## Available data
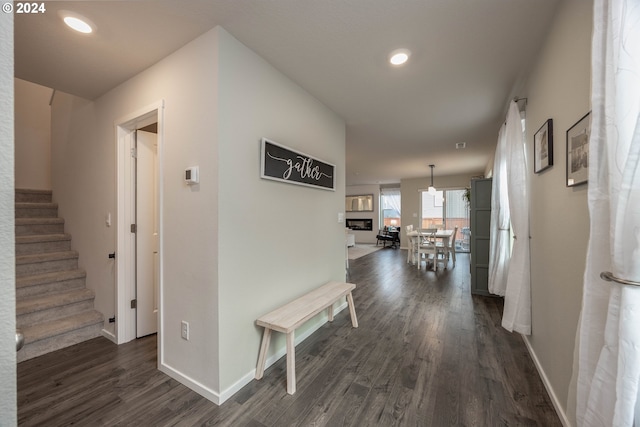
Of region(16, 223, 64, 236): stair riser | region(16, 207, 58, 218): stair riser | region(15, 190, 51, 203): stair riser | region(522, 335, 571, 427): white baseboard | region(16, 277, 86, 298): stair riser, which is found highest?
region(15, 190, 51, 203): stair riser

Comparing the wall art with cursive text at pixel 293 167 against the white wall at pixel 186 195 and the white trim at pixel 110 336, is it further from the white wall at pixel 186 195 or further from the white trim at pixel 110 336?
the white trim at pixel 110 336

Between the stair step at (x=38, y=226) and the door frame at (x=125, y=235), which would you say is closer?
the door frame at (x=125, y=235)

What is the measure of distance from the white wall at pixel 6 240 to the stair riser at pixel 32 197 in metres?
4.10

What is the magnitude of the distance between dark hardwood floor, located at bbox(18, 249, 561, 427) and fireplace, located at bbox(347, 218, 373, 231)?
7.48m

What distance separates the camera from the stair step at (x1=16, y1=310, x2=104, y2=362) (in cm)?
221

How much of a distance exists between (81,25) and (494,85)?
3.40m

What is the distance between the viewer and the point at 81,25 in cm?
163

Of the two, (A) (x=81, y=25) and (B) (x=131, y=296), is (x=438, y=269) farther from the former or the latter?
(A) (x=81, y=25)

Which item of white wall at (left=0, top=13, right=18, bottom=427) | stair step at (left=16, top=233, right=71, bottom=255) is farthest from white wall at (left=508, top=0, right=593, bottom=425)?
stair step at (left=16, top=233, right=71, bottom=255)

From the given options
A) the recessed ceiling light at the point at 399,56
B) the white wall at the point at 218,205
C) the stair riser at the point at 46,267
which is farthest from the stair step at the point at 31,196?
the recessed ceiling light at the point at 399,56

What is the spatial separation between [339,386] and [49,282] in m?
3.11

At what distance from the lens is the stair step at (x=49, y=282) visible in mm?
2480

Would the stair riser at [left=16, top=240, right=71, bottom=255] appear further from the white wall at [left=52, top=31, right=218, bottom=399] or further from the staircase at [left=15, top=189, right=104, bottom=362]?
the white wall at [left=52, top=31, right=218, bottom=399]

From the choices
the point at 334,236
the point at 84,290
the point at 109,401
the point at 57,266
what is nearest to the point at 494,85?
the point at 334,236
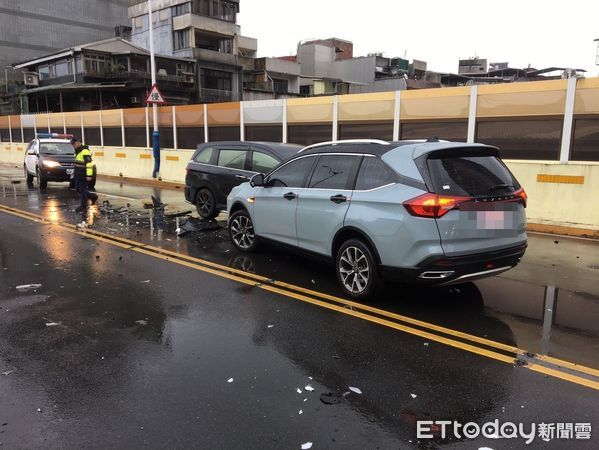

## Work to be completed
Please print every one of the records above again, word for word, without the pictures.

## Right answer
Of region(16, 223, 64, 236): stair riser | region(16, 207, 58, 218): stair riser | region(15, 190, 51, 203): stair riser | region(522, 335, 571, 427): white baseboard | region(16, 277, 86, 298): stair riser, which is found highest?
region(15, 190, 51, 203): stair riser

Comparing the wall art with cursive text at pixel 293 167 against the white wall at pixel 186 195 and the white trim at pixel 110 336, is it further from the white wall at pixel 186 195 or further from the white trim at pixel 110 336?
the white trim at pixel 110 336

Between the stair step at (x=38, y=226) and the door frame at (x=125, y=235), which would you say is closer?
the door frame at (x=125, y=235)

What is the measure of distance from the white wall at pixel 6 240 to the stair riser at pixel 32 197 in metres?
4.10

What is the magnitude of the distance between dark hardwood floor, located at bbox(18, 249, 561, 427) and fireplace, located at bbox(347, 218, 373, 231)?
7.48m

What distance separates the camera from the stair step at (x1=16, y1=310, x2=104, y2=362) (in cm)?
221

How much of a distance exists between (81,25) and (494,85)?
3.40m

What is the distance between the viewer and the point at 81,25 in cm?
163

Of the two, (A) (x=81, y=25) and (B) (x=131, y=296), is (x=438, y=269) farther from the former or the latter?
(A) (x=81, y=25)

Which item of white wall at (left=0, top=13, right=18, bottom=427) | stair step at (left=16, top=233, right=71, bottom=255) is farthest from white wall at (left=508, top=0, right=593, bottom=425)?
stair step at (left=16, top=233, right=71, bottom=255)

From the given options
A) the recessed ceiling light at the point at 399,56
B) the white wall at the point at 218,205
C) the stair riser at the point at 46,267
which is farthest from the stair step at the point at 31,196?
the recessed ceiling light at the point at 399,56

What is the spatial separation between [339,386] and [49,282] in m?
3.11

At what distance from the lens is the stair step at (x=49, y=282) visible in mm?
2480

Would the stair riser at [left=16, top=240, right=71, bottom=255] appear further from the white wall at [left=52, top=31, right=218, bottom=399] or further from the staircase at [left=15, top=189, right=104, bottom=362]?
the white wall at [left=52, top=31, right=218, bottom=399]

From the choices
the point at 334,236
the point at 84,290
the point at 109,401
the point at 57,266
what is nearest to the point at 494,85?
the point at 334,236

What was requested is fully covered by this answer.